## REQUIREMENT:
Can you copy out all of the data below line for line, with no changes?

(Data listing)
- - -

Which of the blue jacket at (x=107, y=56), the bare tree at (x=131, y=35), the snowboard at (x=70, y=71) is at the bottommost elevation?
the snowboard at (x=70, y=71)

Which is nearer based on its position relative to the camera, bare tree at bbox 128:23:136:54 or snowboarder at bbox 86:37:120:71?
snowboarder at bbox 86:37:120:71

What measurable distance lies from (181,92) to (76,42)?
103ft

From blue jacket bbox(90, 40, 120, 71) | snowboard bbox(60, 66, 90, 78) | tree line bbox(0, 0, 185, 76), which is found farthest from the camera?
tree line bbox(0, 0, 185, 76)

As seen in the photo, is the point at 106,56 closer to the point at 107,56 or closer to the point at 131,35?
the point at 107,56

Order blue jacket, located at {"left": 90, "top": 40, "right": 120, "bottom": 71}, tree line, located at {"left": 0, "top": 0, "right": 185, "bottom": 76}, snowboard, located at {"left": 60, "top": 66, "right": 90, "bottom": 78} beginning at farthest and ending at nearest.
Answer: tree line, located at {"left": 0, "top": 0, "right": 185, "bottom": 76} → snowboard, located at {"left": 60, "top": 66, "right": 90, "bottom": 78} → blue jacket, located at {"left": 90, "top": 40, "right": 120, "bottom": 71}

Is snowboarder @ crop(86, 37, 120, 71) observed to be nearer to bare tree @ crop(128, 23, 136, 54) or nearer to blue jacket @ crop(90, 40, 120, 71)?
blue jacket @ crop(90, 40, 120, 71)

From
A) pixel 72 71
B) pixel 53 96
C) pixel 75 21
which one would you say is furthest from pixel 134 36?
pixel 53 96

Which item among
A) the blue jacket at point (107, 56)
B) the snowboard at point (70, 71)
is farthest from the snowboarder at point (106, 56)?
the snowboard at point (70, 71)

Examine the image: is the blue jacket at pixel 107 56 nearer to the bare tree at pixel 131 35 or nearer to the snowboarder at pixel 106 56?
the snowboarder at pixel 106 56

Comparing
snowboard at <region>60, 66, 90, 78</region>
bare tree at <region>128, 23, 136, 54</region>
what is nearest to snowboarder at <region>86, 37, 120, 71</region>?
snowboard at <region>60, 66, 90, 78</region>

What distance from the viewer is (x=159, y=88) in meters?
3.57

- - -

## THE SOLUTION:
Which of the blue jacket at (x=107, y=56), the bare tree at (x=131, y=35), the snowboard at (x=70, y=71) is at the bottommost elevation?
the snowboard at (x=70, y=71)

Which is nearer based on its position relative to the camera, bare tree at bbox 128:23:136:54 or snowboarder at bbox 86:37:120:71?
snowboarder at bbox 86:37:120:71

What measurable distance lies from (181,92) to (76,42)?
103ft

From blue jacket bbox(90, 40, 120, 71) | snowboard bbox(60, 66, 90, 78) | tree line bbox(0, 0, 185, 76), which is found farthest from the camera?
tree line bbox(0, 0, 185, 76)

As seen in the photo, is the point at 106,56 closer to the point at 107,56 or closer to the point at 131,35?
the point at 107,56

Order blue jacket, located at {"left": 90, "top": 40, "right": 120, "bottom": 71}, tree line, located at {"left": 0, "top": 0, "right": 185, "bottom": 76}, snowboard, located at {"left": 60, "top": 66, "right": 90, "bottom": 78} beginning at farthest and ending at nearest.
Answer: tree line, located at {"left": 0, "top": 0, "right": 185, "bottom": 76} → snowboard, located at {"left": 60, "top": 66, "right": 90, "bottom": 78} → blue jacket, located at {"left": 90, "top": 40, "right": 120, "bottom": 71}

Is snowboarder @ crop(86, 37, 120, 71) observed to be nearer to bare tree @ crop(128, 23, 136, 54) or nearer to blue jacket @ crop(90, 40, 120, 71)?
blue jacket @ crop(90, 40, 120, 71)

From
A) pixel 72 71
B) pixel 53 96
C) pixel 75 21
which one would you say is furthest from pixel 134 36?
pixel 53 96

Which item among
A) the blue jacket at point (107, 56)
B) the snowboard at point (70, 71)
is farthest from the snowboarder at point (106, 56)?
the snowboard at point (70, 71)

Examine the image: is the blue jacket at pixel 107 56 nearer to the bare tree at pixel 131 35 or nearer to the snowboarder at pixel 106 56?
the snowboarder at pixel 106 56

Comparing
snowboard at <region>60, 66, 90, 78</region>
bare tree at <region>128, 23, 136, 54</region>
what is nearest to snowboarder at <region>86, 37, 120, 71</region>?
snowboard at <region>60, 66, 90, 78</region>

What distance from the viewer is (x=159, y=88) in meters?
3.57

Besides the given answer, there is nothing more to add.